__TEXT SHOWN__:

The hip joint is a complex ball-and-socket joint that supports the weight of the body and is responsible for movement of the upper leg. It enables daily activities such as walking, squatting and climbing the stairs. When the hip joint gets damaged, it can become painful and also limit your joint movement – which may be a sign to get a hip replacement.

Hip replacements are common mainly among those that suffer from medical conditions such as osteoarthritis, inflammatory arthritis, avascular necrosis or other forms of hip joint damage. Direct anterior approach (DAA) is a technique used by an orthopaedic surgeon to access the hip joint in hip replacement surgery.

In this article, we had a chat with Dr Mizan Marican from Orion Orthopaedic Surgery who is one of two orthopaedic surgeons in Singapore that specialises in this procedure. You can find him at https://www.orionortho.sg/

DAA Hip Replacement vs Traditional Hip Replacements

Traditional Hip Replacements

Traditional hip replacements have be refined over the years to ensure the best outcomes for the patient’s post-surgery. However, there are elements of this surgery that cannot be changed such as the site and size of the incision needed to access the hip and post-surgical precautions. These include no deep squatting, crossing legs or kneeling due to the need to cut through the muscles surrounding the hip, causing initial structural issues.

Data records
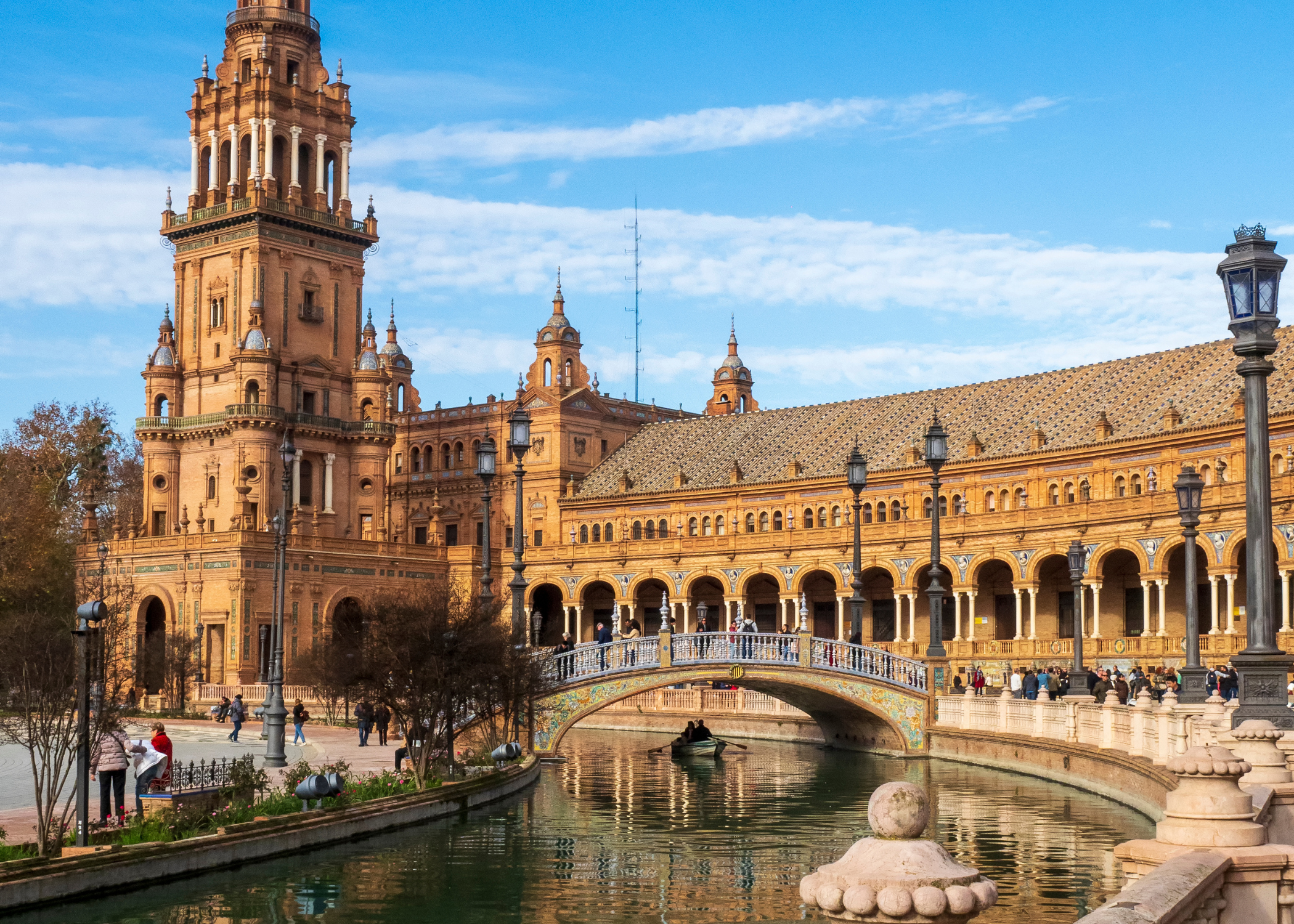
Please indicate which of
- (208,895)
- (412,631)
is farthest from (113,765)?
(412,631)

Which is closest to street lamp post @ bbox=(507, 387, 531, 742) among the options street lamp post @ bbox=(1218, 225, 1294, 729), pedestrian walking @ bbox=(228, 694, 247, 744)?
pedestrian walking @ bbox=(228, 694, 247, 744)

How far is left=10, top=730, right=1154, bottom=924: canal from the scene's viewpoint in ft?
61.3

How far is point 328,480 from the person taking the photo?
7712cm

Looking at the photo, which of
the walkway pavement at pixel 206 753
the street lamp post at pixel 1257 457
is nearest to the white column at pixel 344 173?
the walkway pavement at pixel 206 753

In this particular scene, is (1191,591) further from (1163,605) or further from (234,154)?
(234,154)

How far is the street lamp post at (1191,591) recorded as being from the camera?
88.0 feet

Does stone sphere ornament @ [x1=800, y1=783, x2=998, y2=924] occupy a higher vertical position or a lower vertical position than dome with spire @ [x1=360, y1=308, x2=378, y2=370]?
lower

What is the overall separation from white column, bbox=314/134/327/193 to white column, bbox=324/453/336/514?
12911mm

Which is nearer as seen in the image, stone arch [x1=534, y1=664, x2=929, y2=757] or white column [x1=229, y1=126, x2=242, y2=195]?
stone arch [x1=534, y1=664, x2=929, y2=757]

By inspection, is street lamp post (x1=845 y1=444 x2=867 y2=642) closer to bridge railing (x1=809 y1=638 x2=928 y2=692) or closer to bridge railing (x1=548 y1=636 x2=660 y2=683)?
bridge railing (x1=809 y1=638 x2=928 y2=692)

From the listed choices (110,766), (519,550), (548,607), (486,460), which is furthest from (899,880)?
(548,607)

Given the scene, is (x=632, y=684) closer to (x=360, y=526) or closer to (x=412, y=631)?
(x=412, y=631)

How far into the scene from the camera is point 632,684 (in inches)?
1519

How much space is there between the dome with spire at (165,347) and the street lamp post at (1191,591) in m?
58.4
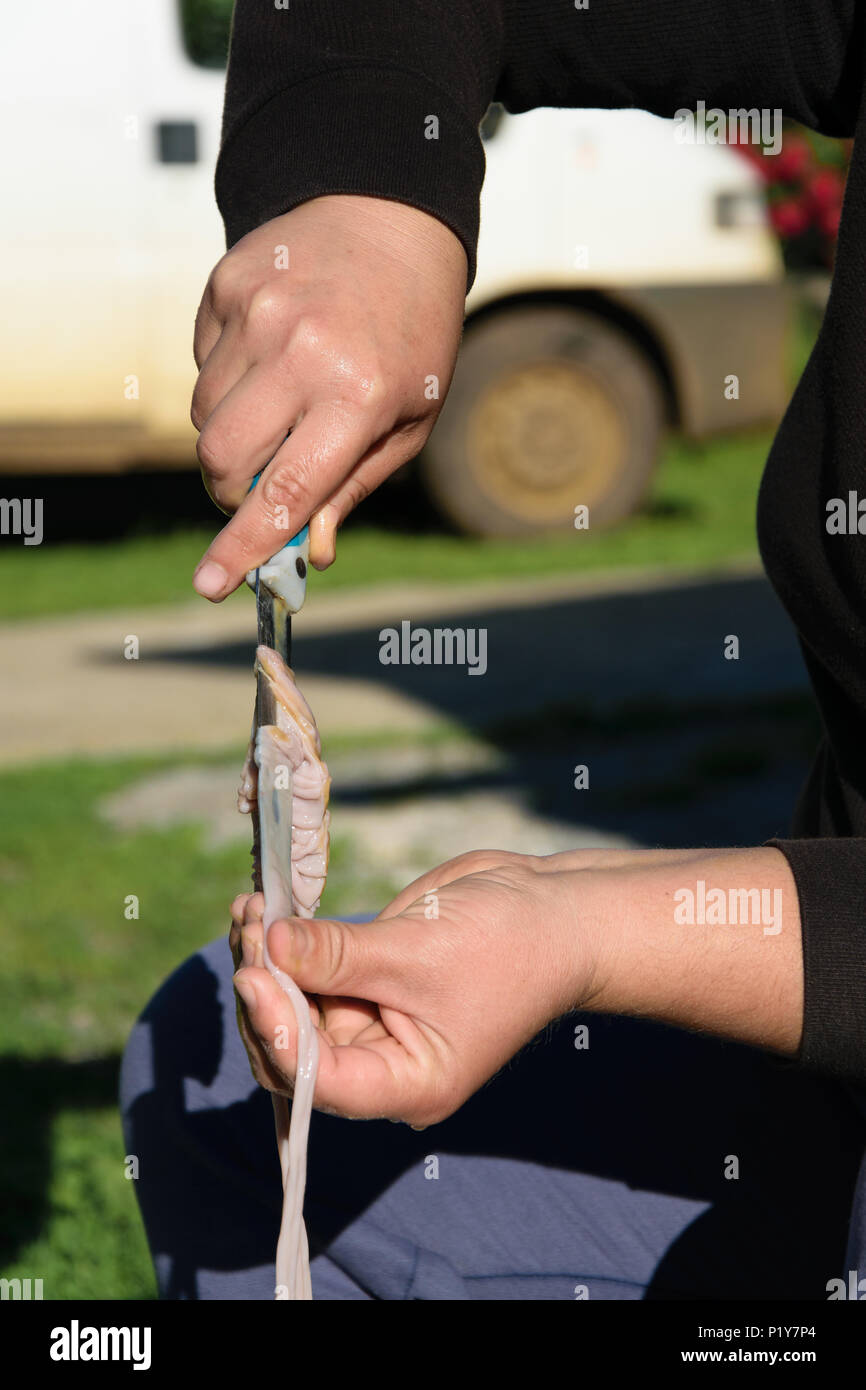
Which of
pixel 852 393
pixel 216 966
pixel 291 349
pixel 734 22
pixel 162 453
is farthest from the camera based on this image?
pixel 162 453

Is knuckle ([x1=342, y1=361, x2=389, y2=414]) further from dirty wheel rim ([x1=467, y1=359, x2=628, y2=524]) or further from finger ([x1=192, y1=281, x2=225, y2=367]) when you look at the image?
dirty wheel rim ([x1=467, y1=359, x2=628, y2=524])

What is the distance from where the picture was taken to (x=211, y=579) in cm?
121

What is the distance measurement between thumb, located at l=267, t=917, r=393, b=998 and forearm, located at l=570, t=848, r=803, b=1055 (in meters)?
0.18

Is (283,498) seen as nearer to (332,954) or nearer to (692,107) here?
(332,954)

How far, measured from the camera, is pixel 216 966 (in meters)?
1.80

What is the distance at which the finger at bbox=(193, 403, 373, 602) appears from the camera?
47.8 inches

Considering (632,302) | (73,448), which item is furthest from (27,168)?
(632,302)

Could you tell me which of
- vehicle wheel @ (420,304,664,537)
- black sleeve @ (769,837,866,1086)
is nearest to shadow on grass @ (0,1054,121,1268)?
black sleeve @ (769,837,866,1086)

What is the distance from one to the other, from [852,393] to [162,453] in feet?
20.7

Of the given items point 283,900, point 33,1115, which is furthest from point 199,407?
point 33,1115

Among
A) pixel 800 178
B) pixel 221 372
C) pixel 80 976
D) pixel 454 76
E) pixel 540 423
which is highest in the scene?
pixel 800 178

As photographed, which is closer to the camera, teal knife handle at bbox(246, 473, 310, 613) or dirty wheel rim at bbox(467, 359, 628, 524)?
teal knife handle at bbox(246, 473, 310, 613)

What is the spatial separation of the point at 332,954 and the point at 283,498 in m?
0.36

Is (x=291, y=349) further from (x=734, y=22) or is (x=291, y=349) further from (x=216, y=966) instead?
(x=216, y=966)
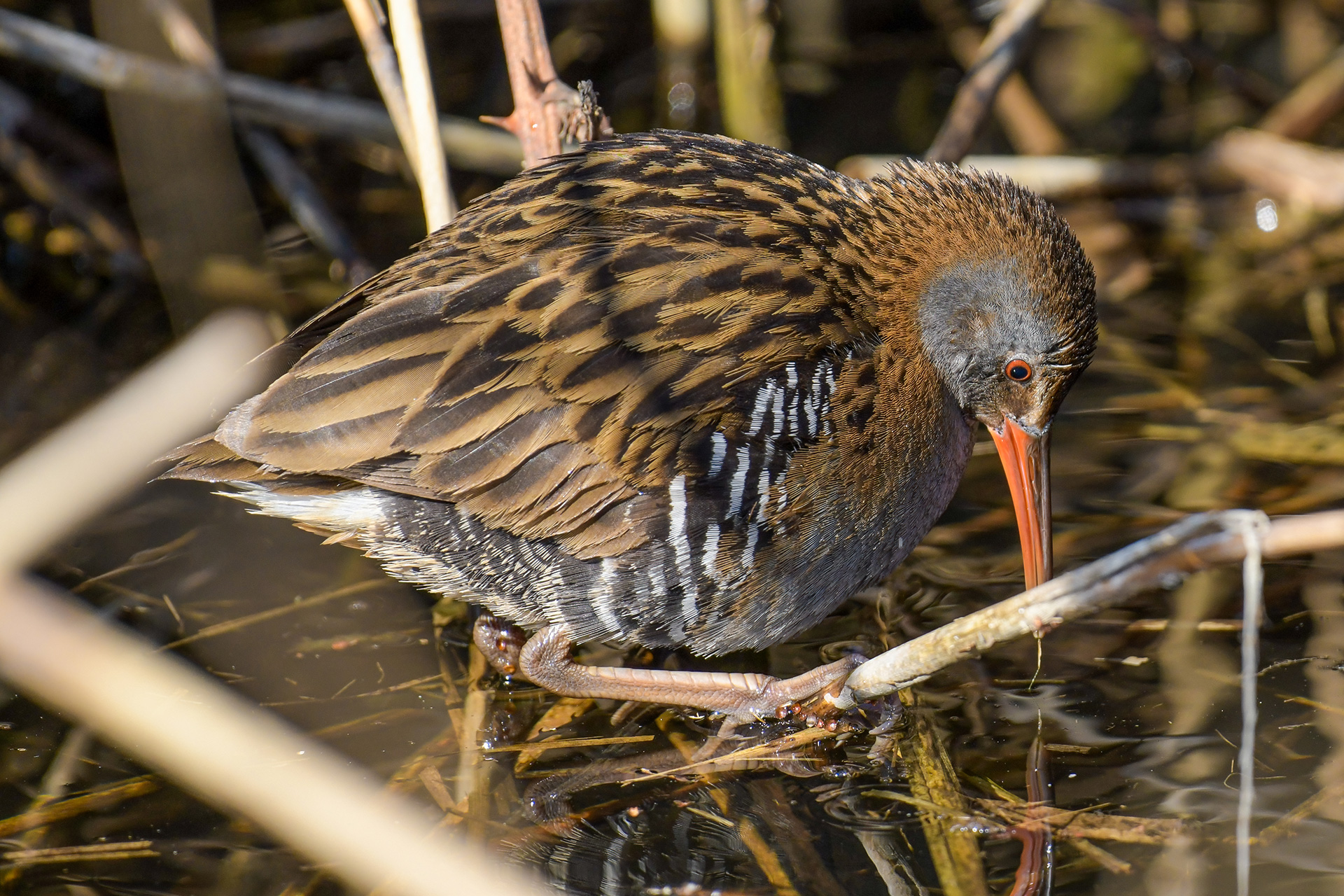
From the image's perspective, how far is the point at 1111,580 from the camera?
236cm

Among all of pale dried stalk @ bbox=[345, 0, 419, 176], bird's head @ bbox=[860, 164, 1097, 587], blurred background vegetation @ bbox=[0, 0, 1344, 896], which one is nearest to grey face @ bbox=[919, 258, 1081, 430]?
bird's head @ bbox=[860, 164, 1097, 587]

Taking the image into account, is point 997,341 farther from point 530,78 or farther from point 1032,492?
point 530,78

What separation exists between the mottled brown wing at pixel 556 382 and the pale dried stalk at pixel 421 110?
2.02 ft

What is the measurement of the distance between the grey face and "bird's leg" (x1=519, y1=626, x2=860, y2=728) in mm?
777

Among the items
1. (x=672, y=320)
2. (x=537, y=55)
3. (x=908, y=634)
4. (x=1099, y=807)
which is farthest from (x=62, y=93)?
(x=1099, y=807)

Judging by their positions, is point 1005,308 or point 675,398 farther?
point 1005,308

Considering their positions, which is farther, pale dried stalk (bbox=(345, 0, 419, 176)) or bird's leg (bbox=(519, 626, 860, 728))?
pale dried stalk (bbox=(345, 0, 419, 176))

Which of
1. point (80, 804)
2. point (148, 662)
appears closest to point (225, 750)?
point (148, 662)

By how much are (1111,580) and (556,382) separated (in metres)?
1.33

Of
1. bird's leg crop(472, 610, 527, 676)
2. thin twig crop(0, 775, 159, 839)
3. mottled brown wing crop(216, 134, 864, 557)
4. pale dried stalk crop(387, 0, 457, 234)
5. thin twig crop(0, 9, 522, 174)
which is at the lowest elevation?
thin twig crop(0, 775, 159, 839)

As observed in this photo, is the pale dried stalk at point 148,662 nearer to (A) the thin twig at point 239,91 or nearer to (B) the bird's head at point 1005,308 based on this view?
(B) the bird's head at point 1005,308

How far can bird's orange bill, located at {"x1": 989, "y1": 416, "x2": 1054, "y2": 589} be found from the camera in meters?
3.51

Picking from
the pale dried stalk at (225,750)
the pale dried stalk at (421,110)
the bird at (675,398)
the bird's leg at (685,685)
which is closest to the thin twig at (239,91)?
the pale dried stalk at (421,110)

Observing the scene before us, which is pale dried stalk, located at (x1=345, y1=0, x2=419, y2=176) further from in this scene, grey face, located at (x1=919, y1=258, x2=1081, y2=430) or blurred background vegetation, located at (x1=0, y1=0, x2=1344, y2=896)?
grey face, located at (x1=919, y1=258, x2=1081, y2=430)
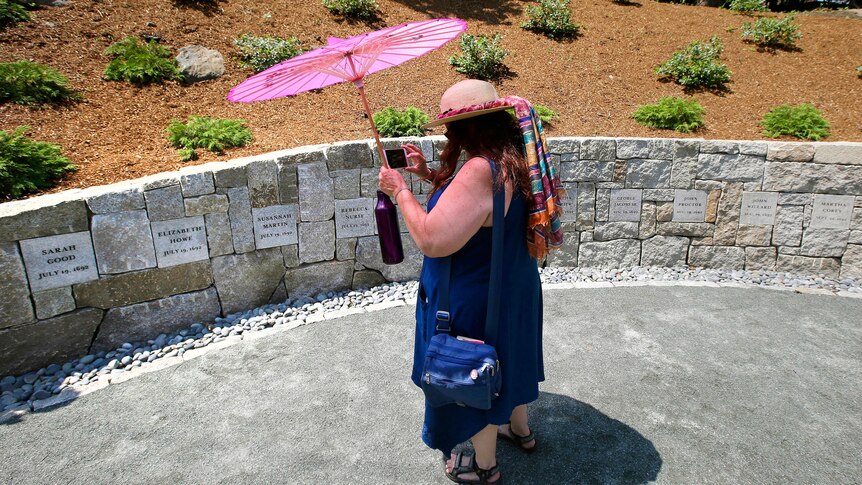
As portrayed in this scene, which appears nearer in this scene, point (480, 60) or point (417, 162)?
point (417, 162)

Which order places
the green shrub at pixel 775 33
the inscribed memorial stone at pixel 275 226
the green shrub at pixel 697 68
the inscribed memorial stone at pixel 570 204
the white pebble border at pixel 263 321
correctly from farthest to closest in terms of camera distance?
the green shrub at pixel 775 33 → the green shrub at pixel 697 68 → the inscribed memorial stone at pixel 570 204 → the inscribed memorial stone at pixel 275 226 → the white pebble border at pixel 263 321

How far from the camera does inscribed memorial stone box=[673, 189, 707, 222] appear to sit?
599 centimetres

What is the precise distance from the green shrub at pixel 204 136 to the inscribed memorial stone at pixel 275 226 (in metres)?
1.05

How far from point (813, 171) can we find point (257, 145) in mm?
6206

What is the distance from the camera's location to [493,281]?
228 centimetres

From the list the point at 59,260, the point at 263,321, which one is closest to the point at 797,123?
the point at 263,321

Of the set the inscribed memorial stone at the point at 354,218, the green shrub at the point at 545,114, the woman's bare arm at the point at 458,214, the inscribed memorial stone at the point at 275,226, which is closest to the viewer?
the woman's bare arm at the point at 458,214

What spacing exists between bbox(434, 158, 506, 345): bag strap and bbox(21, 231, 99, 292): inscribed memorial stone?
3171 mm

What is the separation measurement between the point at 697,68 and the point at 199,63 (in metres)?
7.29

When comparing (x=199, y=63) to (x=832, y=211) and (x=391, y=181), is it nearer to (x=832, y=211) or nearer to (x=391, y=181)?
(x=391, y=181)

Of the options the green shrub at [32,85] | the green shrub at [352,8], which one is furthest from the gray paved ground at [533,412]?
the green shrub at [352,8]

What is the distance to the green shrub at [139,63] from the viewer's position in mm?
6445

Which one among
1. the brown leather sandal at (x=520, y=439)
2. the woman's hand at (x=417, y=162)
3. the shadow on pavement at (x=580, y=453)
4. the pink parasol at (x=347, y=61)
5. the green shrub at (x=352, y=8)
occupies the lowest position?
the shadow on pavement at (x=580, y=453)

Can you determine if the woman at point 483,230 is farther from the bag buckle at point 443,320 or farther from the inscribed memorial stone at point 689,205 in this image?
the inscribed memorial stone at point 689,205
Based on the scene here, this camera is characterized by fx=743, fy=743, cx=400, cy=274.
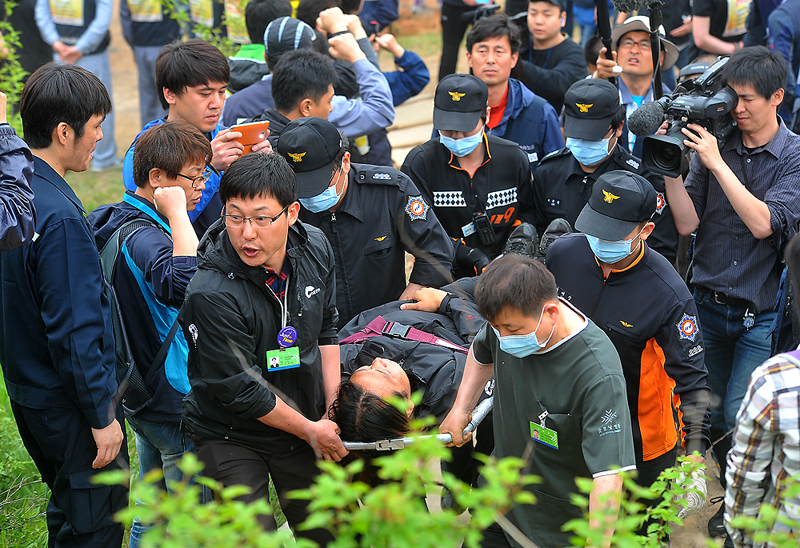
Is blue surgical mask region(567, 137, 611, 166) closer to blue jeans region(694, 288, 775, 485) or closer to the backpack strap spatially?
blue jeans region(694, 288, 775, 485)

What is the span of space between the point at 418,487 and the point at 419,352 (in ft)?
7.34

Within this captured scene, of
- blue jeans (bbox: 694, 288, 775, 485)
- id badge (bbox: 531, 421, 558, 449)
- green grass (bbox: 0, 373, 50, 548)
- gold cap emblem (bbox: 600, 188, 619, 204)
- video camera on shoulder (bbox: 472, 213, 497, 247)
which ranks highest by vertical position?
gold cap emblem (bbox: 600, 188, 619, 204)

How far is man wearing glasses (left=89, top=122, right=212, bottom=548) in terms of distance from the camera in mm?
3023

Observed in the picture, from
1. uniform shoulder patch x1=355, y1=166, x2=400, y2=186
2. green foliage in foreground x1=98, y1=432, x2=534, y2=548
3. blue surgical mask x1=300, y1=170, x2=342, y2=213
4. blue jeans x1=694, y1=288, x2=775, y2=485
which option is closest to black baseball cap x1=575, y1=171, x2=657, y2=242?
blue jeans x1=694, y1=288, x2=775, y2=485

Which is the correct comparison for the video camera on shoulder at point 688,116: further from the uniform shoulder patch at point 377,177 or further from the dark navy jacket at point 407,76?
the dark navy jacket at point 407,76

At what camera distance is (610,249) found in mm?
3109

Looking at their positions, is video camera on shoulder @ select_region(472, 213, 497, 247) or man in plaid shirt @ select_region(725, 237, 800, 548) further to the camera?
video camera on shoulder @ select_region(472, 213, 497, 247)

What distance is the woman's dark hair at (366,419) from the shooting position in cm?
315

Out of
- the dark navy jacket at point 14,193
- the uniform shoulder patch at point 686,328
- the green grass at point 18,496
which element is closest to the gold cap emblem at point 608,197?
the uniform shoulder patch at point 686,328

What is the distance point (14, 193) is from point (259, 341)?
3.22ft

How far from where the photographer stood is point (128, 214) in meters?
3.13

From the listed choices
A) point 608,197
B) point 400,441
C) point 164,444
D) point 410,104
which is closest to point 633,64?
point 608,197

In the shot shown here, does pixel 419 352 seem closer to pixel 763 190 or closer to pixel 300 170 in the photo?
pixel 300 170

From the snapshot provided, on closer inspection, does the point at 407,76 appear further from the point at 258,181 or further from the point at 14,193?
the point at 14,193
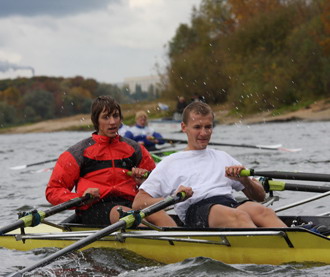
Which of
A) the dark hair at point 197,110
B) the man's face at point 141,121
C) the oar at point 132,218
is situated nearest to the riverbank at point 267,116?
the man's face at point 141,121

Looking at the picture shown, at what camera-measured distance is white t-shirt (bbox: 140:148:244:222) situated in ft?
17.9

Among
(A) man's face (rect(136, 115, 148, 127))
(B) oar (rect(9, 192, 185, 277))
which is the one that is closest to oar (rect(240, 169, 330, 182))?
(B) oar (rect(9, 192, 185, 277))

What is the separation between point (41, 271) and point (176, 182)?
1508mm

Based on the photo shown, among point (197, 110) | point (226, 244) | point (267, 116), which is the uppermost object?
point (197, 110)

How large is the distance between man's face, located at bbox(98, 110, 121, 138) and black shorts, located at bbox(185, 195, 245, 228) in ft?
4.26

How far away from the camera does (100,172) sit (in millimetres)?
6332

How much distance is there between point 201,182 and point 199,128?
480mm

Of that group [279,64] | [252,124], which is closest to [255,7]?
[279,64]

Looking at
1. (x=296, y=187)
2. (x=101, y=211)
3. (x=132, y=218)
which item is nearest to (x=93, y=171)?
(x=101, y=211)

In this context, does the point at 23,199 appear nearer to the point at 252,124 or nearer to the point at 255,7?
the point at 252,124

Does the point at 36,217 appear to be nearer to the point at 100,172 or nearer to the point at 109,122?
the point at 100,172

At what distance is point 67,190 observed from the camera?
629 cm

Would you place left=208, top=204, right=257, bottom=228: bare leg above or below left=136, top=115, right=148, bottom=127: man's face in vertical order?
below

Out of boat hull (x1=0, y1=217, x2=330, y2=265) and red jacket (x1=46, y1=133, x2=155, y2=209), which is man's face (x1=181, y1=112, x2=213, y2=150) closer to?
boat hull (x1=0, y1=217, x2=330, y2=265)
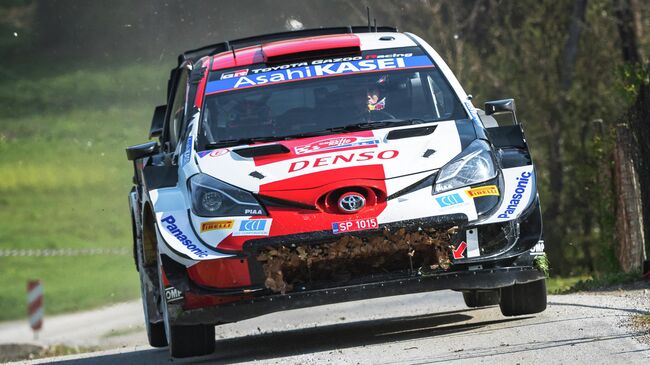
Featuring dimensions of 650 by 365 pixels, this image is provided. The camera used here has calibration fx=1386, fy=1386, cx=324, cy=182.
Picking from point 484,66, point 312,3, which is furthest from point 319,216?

__REQUIRED TASKS__:
**A.** Reproduce the hip replacement text from "In this article, we" up to and including "initial structural issues.".
**B.** Carry the hip replacement article further, starting right after its final sentence.

__ANSWERS PROVIDED__:
**A.**
In this article, we had a chat with Dr Mizan Marican from Orion Orthopaedic Surgery who is one of two orthopaedic surgeons in Singapore that specialises in this procedure. You can find him at https://www.orionortho.sg/

DAA Hip Replacement vs Traditional Hip Replacements

Traditional Hip Replacements

Traditional hip replacements have be refined over the years to ensure the best outcomes for the patient’s post-surgery. However, there are elements of this surgery that cannot be changed such as the site and size of the incision needed to access the hip and post-surgical precautions. These include no deep squatting, crossing legs or kneeling due to the need to cut through the muscles surrounding the hip, causing initial structural issues.

**B.**
Direct Anterior Approach (DAA) Hip Replacement

With the DAA technique, there are only a couple of few post-surgery precautions to take note of. Compared to traditional hip replacements, DAA spreads the muscles rather than cutting through it. This means that the muscles around the hips are left intact, hence, patients are encouraged to get moving as soon as they feel ready. As with many surgical procedures, there will likely be pain (due to the nature of surgery), which can be managed with pain medication. We have found that those who went through DAA hip replacement reported that they felt good and was able to move with ease.

Pre-operation procedures

Often, Dr Mizan will encourage his patients to attend a pre-surgery course of Physiotherapy (prehab). This will aid in strengthening the muscles before the operation. Additionally, patients are able to get a head start on the exercises that they can utilise post-surgery.

Post-operation procedures

There will be a period in time where the patient will require some assistance from a crutch or walking stick to aid in mobility. A post-surgery course of Physiotherapy (rehab) is also important in helping with pain management and improving movement around the hip. Overtime, the rehabilitation program will progress on to muscle strengthening, gait re-education and increasing independence.

Top Tips For Your New Hips

1. Challenge yourself

The muscles around the hips are designed to give us stability and power for movement. Therefore, they need to be challenged from time to time. This doesn’t have to be in the gym. It could be as simple as occasionally taking the stairs rather than using the lift.

2. Use a tennis ball

Massaging around the hips is a super quick and effective way to reduce stiffness. Stand close to the wall and place the tennis ball against it. Gently move your hips around for 60 – 90 seconds.

3. Use a heat pack

If you’re experiencing pain at night, try using a heat pack on the side of the hip for 10-15 minutes before heading to bed. You can also place a spare pillow between your knees to relax the muscles and reduce some of the stress on the hip joint while in bed.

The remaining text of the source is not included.